In the past three or four years, business has exploded with people in their 20s and 30s.
“The younger crowd is definitely our full force, especially on Instagram,” Vargas said. She said it seems like young people have taken the time to learn more about spiritual stuff, and they’re ready to teach.
People like Ana Lilia, the breathwork instructor.
The oldest daughter of Catholic Mexican immigrants, Lilia said talking to her parents or her catechism teachers about any kind of alternative beliefs was made to feel like a sin.
“I felt shut down.

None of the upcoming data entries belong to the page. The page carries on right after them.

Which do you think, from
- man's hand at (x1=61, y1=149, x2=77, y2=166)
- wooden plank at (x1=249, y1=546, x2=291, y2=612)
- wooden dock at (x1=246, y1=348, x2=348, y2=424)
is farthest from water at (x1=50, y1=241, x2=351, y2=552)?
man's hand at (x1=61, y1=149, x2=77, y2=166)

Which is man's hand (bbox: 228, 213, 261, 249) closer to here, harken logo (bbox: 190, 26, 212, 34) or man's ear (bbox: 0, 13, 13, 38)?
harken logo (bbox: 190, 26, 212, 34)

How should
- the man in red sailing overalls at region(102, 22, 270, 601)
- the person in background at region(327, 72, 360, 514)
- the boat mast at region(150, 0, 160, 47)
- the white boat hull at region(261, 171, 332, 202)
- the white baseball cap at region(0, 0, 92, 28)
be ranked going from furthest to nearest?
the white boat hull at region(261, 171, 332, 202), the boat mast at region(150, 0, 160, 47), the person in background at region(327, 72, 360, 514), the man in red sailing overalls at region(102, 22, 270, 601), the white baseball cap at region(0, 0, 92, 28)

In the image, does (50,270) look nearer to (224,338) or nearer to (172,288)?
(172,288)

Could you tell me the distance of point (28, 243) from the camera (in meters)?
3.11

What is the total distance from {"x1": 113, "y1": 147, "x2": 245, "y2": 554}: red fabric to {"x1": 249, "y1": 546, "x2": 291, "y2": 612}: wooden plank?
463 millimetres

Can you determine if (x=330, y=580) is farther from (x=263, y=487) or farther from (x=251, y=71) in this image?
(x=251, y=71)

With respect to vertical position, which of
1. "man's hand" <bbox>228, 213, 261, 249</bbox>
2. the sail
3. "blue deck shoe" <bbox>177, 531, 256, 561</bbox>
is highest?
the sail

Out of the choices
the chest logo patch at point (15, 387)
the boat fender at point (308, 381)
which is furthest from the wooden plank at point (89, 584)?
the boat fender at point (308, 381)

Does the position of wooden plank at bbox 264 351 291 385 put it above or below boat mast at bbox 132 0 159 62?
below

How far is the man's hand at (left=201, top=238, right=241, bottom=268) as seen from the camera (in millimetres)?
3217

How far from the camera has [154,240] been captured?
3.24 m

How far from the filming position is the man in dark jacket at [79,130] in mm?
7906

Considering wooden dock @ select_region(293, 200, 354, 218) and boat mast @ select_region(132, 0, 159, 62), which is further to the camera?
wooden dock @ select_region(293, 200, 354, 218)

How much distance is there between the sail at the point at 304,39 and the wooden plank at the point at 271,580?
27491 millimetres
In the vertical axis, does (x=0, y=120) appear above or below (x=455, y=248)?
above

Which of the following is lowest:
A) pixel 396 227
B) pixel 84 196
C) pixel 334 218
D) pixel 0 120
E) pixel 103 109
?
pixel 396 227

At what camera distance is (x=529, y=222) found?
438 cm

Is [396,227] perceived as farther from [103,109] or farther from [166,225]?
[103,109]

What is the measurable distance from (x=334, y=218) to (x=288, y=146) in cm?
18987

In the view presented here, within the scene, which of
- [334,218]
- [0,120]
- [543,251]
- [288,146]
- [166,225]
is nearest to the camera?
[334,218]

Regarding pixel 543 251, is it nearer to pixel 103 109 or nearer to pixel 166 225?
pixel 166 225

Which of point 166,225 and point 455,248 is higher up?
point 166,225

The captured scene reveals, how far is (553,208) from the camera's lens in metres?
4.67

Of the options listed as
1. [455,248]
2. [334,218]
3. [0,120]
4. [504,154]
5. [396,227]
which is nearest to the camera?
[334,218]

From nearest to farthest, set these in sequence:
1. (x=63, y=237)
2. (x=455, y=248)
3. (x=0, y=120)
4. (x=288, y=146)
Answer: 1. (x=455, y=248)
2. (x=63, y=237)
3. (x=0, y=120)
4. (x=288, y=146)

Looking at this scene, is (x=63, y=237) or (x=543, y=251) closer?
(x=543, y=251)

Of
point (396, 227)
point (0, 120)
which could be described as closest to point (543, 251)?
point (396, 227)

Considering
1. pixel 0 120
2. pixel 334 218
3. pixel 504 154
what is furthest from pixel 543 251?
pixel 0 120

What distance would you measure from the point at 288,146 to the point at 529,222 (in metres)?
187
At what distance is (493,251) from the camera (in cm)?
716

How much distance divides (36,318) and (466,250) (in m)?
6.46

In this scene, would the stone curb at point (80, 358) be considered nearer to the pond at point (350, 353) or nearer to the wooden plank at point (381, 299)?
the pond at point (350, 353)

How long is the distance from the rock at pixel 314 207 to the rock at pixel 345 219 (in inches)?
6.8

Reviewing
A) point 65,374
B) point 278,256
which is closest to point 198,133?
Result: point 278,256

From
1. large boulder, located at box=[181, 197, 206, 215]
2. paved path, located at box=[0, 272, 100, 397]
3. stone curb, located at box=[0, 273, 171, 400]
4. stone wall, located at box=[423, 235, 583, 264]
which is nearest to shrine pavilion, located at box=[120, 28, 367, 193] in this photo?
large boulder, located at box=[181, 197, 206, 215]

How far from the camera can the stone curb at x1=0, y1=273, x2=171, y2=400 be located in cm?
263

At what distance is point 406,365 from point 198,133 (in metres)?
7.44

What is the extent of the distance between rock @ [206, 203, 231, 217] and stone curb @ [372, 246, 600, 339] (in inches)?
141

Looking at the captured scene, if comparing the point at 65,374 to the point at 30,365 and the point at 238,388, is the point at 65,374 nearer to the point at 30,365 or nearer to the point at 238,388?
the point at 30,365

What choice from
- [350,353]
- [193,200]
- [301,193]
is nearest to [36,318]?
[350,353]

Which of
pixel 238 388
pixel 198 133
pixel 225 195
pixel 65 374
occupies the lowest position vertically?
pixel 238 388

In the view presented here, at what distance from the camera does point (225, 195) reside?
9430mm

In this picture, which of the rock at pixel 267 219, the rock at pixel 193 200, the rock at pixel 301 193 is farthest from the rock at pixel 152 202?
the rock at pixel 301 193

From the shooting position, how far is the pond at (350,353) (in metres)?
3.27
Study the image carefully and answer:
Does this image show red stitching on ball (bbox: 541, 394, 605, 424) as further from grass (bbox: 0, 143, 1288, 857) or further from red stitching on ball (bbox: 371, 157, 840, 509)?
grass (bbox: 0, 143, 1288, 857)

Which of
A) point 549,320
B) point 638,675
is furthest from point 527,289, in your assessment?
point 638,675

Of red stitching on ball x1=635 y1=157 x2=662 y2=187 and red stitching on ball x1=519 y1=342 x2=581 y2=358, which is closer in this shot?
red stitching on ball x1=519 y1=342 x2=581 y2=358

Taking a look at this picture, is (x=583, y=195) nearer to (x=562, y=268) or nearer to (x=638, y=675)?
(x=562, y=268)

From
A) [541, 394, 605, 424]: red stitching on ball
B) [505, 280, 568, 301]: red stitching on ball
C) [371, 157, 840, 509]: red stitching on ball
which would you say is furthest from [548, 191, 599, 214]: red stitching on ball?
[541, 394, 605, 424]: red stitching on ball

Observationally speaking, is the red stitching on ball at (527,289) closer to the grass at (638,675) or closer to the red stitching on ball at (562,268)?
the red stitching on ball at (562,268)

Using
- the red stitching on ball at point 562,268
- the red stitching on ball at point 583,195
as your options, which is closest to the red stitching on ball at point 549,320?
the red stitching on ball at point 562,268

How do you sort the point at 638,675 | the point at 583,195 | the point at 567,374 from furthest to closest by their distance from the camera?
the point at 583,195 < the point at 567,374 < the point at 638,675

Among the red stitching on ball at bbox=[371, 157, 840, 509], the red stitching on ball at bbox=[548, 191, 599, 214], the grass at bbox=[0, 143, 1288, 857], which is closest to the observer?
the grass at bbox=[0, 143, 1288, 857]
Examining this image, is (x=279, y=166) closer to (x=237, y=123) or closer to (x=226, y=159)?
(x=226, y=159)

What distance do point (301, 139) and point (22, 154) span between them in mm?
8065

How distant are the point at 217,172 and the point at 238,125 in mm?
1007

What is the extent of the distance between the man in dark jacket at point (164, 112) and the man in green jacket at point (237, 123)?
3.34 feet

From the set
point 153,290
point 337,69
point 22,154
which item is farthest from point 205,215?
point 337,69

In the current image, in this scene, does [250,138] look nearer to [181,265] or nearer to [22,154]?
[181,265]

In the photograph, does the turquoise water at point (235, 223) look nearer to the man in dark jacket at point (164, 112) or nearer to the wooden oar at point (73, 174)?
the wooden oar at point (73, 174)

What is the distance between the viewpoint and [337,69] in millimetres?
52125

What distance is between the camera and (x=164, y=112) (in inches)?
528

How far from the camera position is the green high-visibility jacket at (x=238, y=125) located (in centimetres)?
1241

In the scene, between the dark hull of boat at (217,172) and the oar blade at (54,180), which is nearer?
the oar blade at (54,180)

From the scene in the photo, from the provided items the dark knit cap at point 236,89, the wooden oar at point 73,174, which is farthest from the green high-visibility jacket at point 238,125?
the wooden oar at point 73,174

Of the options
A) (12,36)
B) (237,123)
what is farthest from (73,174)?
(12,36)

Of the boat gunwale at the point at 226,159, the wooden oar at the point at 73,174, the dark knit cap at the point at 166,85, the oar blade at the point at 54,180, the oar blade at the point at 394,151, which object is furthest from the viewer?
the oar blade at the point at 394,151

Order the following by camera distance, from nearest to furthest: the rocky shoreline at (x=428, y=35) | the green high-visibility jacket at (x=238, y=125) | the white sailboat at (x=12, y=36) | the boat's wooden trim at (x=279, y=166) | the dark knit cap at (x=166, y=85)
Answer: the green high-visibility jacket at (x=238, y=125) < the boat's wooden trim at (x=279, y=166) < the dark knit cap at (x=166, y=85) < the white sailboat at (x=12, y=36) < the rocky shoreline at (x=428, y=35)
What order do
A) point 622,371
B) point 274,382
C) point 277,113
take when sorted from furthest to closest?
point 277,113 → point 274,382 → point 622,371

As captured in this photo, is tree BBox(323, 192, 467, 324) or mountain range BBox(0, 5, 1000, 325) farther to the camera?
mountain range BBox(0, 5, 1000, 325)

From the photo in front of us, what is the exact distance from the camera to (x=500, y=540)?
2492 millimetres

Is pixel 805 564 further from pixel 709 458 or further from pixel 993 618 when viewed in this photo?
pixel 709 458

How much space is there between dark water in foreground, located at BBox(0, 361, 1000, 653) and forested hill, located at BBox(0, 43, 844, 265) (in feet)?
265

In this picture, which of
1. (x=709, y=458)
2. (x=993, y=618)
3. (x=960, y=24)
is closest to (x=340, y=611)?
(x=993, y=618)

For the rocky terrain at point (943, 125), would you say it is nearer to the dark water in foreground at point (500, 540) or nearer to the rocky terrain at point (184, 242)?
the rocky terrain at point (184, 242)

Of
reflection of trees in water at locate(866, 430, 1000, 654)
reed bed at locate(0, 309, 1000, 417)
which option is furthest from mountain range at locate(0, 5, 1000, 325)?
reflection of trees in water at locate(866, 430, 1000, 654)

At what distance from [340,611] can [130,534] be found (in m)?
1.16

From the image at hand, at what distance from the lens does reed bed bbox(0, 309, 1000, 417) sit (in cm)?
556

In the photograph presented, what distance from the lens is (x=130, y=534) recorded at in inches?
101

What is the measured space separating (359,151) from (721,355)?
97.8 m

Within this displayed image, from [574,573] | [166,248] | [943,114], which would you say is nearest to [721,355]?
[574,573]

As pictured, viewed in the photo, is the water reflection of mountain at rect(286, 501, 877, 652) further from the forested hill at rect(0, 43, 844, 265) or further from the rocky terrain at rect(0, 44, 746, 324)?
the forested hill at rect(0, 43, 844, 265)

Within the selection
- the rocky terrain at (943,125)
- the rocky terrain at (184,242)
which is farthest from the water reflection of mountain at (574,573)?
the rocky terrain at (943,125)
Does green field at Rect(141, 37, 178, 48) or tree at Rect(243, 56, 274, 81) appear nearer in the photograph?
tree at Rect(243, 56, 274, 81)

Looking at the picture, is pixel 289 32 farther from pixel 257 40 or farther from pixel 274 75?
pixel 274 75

I felt like I wasn’t supposed to talk or question anything, that I needed to accept what was said,” said Lilia, who grew up in Napa. “I just didn’t feel empowered.”
But at the same time, she said, her heritage lent itself to spirituality in ways she didn’t think her family was ready to acknowledge: “Being Mexican, we have a lot of magic in our culture, and it’s this fusion of Catholicism but also our ancestral ways of healing that just coexist.”
A few years ago, Lilia tried a breathwork class for the first time. Her first experience was intense: She said she cried the whole time. But when it was over, “I felt physically lighter. The colors outside looked brighter. I was hooked.”
Since then, she’s gotten into meditation, which she does for 20 minutes every morning. She likes to use crystals in her breathwork practice and offers clients a tarot deck to pull a card to consult for guidance after sessions.
The majority of people who attend her classes are women in their 20s and 30s. She said she’s noticed a shift in millennials and Gen Zers being willing to embrace — or at least try out — alternative practices like hers.
“What I love about young people is that they are so open to it, they’re willing to explore without judgment,” she said. “They have just a different perspective on life and are really open to exploring and healing and growing.”
As people gathered for the solstice session, two of the participants recognized each other from a previous breathwork circle. Another two women decided which yoga class they’d drop in on that weekend. A group of young women, most in USC sweatshirts, chatted while looking at their phones up until the moment Lilia started talking.
She asked people to take a pen and a piece of flammable wish paper and write down negative things, things they were ready to let go of. Then everyone passed around a lighter and an enamel bowl. One by one, they ignited the bad things, watching them crisp into embers and float away.